The group said it anticipates good margin progression in the period, consistent with its upgraded target of 10% to 12% return on sales.
It said this reflects strong pricing discipline and cost improvements together with modest box volume growth, as ongoing macro-economic uncertainty continues to impact volumes in some markets, particularly those economies with significant export-led market exposure, such as Germany.
New business wins in Europe and the US, together with the group’s FMCG and e-commerce customer focus, give it confidence in progressive volume growth during H2, and the company’s greenfield packaging plant in Indiana will start production by the end of the calendar year.
The group said this will “significantly enhance” its packaging customer offering and result in a more balanced paper position in the US, as well as supporting improved profitability by reducing its sales to the export market, which is currently experiencing lower pricing.
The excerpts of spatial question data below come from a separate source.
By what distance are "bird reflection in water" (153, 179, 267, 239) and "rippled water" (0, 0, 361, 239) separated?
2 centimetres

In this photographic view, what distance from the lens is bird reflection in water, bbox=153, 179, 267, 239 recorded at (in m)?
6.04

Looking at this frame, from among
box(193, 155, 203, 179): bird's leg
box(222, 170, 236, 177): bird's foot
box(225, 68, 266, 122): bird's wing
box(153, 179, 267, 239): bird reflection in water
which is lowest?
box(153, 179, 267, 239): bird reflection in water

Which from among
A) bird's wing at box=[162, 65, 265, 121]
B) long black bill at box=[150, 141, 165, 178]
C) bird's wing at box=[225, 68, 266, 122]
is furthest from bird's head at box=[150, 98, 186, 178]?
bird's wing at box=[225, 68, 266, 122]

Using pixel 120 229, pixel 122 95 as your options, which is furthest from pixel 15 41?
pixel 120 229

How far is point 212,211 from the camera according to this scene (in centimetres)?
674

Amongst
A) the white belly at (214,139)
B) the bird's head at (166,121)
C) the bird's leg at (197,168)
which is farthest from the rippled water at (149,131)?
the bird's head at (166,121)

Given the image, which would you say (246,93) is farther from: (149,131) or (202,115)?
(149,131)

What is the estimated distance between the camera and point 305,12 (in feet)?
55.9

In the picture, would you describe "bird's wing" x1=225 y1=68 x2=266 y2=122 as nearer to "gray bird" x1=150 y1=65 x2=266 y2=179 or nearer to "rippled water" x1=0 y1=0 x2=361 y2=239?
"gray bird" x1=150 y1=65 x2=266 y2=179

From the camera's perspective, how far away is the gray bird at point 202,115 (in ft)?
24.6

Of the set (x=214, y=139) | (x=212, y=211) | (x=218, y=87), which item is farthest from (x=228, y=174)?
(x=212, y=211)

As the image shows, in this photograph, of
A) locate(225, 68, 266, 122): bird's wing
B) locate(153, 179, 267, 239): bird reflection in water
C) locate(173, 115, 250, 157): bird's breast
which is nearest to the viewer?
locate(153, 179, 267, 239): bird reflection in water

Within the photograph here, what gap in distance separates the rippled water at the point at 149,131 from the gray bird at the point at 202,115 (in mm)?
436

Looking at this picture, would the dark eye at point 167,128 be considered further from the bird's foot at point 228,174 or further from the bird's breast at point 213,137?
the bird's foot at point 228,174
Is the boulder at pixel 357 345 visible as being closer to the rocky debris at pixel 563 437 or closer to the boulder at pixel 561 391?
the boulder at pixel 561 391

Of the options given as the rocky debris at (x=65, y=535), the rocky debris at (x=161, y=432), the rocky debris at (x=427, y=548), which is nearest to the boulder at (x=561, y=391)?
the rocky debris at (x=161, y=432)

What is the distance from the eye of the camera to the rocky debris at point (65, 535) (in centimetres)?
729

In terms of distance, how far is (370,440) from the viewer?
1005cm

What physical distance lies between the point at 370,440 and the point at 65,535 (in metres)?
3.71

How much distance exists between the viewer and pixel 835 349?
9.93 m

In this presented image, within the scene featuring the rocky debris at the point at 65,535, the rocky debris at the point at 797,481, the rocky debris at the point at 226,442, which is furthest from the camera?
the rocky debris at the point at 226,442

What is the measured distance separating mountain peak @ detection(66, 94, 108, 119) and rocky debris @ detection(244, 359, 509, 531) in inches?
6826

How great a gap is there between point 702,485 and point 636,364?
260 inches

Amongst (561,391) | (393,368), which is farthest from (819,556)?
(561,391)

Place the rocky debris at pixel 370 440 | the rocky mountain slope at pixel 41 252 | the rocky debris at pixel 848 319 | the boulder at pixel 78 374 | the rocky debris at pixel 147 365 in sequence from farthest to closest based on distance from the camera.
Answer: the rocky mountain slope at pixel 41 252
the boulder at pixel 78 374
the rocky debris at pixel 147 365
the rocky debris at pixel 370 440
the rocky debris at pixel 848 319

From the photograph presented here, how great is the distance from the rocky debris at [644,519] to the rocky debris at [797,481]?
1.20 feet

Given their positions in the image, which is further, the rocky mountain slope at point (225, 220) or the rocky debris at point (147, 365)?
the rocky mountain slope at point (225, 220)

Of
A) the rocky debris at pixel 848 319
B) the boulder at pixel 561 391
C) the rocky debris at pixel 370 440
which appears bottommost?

The company added progress with the integration of Europac “has been excellent” and reiterated that it expects completion of the disposal of its Plastics division, with anticipated net proceeds of around £400m, around the end of this calendar year.
Group chief executive Miles Roberts said: “I am pleased with the performance of the group in the first half, demonstrating the resilience of the business.
“We remain excited by the medium-term underlying drivers of demand for our sustainable corrugated packaging and our leading offerings for FMCG and e-commerce customers give us confidence of volume and market share growth going forward.
“While we expect ongoing economic uncertainty to continue to drive input cost volatility, our focus on pricing and margin, together with cash generation and the opportunities for further cost and asset efficiency improvements, supports our expectation of further good progress in the year.”
DS Smith’s share price dropped by 1.6% in early trading, to 351.4p, but had recovered to 358.2p at the time of writing.